18. Some members considered that the proposal might not be the most viable option to proceed with CETS. They asked the Administration to provide further details on the pros and cons of the available options including replacing the loan by an equity, winding up Tradelink and leaving CETS entirely in the hands of the private sector, and taking over the business by the Government. In examining the various options, members noted the following clarifications by the Administration:

  1. If Government was to provide an equity to Tradelink instead of a loan, it would also increase Government’s liability in Tradelink. Should the rate of return on the investment turn out to be below 8%, Government would be getting a return lower than the interest (8.5%) of the proposed loan. Moreover, the Government now had 48% share of Tradelink and with STI’s appointment as Chairman of the board, the Government already had sufficient influence in the company to carry out the necessary improvements in the organisation.
  2. In the case of winding up Tradelink and re-starting CETS, the Government would have to write off its investment in Tradelink, pay off its share of liabilities and finance the total costs of rebuilding CETS. Apart from the financial loss which was estimated to be in the region of $83 million, there would be significant time loss in re-starting the system, and the Government might also have to negotiate for the transfer of intellectual property rights now in the possession of Tradelink.
  3. Abandoning the CETS altogether would not be in the best interests of Hong Kong, as this would have serious economic consequences to Hong Kong which might lose its edge in competing with other Asia-Pacific countries. Without Government’s active participation in the project, the private sector would not consider implementing a CETS, a business which involved Government’s statutory trade-related documents.

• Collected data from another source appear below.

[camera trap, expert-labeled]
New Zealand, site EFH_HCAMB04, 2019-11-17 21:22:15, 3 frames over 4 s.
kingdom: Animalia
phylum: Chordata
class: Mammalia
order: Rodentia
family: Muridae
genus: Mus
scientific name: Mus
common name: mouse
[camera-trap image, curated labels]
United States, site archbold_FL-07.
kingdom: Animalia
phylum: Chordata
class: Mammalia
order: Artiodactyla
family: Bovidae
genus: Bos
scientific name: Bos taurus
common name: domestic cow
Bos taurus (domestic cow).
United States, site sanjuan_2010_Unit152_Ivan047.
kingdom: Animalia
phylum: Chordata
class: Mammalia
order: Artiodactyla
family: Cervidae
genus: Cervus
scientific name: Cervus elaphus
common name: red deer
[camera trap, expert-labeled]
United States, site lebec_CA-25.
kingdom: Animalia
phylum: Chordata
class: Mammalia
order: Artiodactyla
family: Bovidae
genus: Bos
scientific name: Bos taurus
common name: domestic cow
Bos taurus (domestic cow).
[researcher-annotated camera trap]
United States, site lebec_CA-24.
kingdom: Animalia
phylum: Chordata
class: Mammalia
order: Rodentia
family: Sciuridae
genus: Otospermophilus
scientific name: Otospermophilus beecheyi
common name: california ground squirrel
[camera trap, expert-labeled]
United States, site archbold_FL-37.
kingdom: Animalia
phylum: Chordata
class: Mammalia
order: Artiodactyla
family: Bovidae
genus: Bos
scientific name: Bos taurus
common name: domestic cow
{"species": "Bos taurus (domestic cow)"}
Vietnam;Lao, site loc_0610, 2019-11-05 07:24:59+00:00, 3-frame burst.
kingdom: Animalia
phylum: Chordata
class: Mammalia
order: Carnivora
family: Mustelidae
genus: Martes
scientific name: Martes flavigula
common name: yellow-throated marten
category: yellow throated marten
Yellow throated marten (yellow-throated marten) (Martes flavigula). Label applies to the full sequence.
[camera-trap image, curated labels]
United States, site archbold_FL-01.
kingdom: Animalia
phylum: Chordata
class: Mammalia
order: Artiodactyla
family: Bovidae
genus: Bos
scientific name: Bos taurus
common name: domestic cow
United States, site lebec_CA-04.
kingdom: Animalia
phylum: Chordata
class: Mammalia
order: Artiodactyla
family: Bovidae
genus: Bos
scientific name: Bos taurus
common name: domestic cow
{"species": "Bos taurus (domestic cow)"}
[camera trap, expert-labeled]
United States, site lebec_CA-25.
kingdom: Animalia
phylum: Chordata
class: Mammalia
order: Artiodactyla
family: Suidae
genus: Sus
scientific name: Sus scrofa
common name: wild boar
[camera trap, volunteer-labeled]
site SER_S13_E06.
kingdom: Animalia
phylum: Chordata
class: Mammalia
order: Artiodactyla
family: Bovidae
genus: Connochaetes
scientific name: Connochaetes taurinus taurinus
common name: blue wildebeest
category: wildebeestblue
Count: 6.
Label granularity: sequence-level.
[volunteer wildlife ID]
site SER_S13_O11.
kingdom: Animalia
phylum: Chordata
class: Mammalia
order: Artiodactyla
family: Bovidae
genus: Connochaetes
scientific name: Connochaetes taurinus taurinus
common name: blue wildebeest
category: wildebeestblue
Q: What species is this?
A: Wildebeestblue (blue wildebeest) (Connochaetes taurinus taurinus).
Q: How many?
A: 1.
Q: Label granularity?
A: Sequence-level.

19. On the suggestion of inviting other trade-related organisations such as the Trade Development Council (TDC) to become shareholders of Tradelink, STI advised that this would be pursued and the Government would be discussing with TDC on the possibility.

20. Concerning the possible risks in Government’s proposed investment, several members urged the Administration to release the full contents of the consultancy report, especially the part on the risk evaluation, for members’ perusel. In response, STI advised that it might not be appropriate to release the full report which contained commercial sensitive information, but a synopsis of the consultant’s findings and recommendations had been incorporated in the discussion paper. She agreed, however, to consider whether more relevant information in the consultancy report could be made available to members.

21. After discussion, some members maintained the view that there was insufficient information to address the financial viability of Tradelink; they were therefore unable to take a view on the worthiness of the proposed investment without an analysis of the risks and benefits involved. Some members questioned the need for Government to interfere when there was insufficient market force to introduce a business which appeared to be basically commercial in nature. Some other members agreed with the Administration that CETS was essential to Hong Kong’s economic development, but further information would be required on the cost-benefit analysis.

22. In view of members’ queries and comments, the Administration agreed to withdraw the proposal and would provide further information to members. Considering the urgency of the proposal as Tradelink would need new working capital by June 1996, the Chairman agreed to re-convene the meeting on 31 May 1996 to consider the proposal to be re-submitted by the Administration.


23. The Committee was adjourned at 4:30 p.m.